The most vaunted saying in all of marketing was made over a century ago by John Wanamaker: “Half the money I spend on advertising is wasted; the trouble is I don’t know which half.”
About a decade ago I was making a presentation at a marketing conference where I brought the quote up. I said that even though Wanamaker said this more than 100 years ago, it is as true today as it was then. Which means that over all that time, marketers and researchers haven’t had any true breakthroughs in understanding how advertising works, or at the least, our knowledge hasn’t kept pace with the changes in the advertising and media world. If it did, whenever I bring the Wanamaker quote up in a meeting, I wouldn’t see so many heads nod.
After my presentation a number of testy researchers confronted me. “You can’t say things like that,” they implored, “it is too damaging to our field.” I asked them why they thought so many ineffective campaigns are launched. Their response was that it had to do more with agencies having too much clout and protecting their creatives at all costs. But, none of them challenged me on the point that at least half of advertising dollars are still wasted. They just didn’t want researchers to take responsibility.
If the research community truly had a handle on what makes advertising work, we’d see more effective ads. I don’t think this is the researcher’s fault necessarily – advertising is just very challenging to understand. When we survey consumers they tell us it doesn’t affect them. But, when we spend money on ads, sales go up.
A rapidly changing media environment adds another layer of complexity.

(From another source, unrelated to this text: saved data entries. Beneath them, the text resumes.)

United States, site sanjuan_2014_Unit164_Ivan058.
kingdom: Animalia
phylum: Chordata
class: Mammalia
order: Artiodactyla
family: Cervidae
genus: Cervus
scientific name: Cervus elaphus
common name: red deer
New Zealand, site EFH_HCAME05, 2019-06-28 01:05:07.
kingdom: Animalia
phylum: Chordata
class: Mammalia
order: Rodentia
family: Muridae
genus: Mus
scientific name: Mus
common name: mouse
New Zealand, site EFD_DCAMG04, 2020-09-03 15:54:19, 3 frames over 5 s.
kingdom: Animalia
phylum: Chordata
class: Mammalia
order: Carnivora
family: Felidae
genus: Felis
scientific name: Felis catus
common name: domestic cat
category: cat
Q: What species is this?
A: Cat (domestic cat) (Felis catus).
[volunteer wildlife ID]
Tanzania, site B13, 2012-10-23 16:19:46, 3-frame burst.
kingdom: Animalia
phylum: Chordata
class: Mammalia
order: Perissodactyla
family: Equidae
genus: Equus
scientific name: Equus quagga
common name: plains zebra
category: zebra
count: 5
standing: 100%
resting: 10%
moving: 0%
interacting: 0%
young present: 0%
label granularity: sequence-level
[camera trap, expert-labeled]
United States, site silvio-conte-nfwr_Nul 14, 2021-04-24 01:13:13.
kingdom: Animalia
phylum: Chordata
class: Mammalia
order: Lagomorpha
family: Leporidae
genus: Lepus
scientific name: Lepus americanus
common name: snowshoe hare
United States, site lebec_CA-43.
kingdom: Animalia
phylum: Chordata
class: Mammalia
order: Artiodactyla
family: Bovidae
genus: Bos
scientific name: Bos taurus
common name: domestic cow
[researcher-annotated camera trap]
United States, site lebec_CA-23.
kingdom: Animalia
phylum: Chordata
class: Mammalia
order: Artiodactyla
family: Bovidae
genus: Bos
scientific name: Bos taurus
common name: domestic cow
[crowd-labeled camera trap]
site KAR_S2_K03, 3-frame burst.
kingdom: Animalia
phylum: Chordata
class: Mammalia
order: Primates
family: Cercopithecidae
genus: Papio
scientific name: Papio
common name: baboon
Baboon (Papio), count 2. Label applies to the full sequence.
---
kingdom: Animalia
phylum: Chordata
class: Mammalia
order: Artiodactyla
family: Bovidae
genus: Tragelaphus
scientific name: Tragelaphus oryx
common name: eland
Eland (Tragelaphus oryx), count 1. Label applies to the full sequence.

Researchers had become reasonably adept at predicting how well ads would work in traditional media, at least for products with a clear frame of reference for the consumer. But today, there is so much noise resulting from a proliferation of media, determining the ROI of a campaign is not easy.
Advertising research is a large field, with a rich background of competing theories and black boxes. To me, this implies that communications research cannot be a one-size fits all approach. Each situation needs to be looked at specifically. With the amount of money being spent on advertising (~$500 Billion annually), the potential for waste is very large. We think it is important for researchers to admit that we own part of this problem. Our clients should be able to count on a better than 50/50 chance that their ads will work.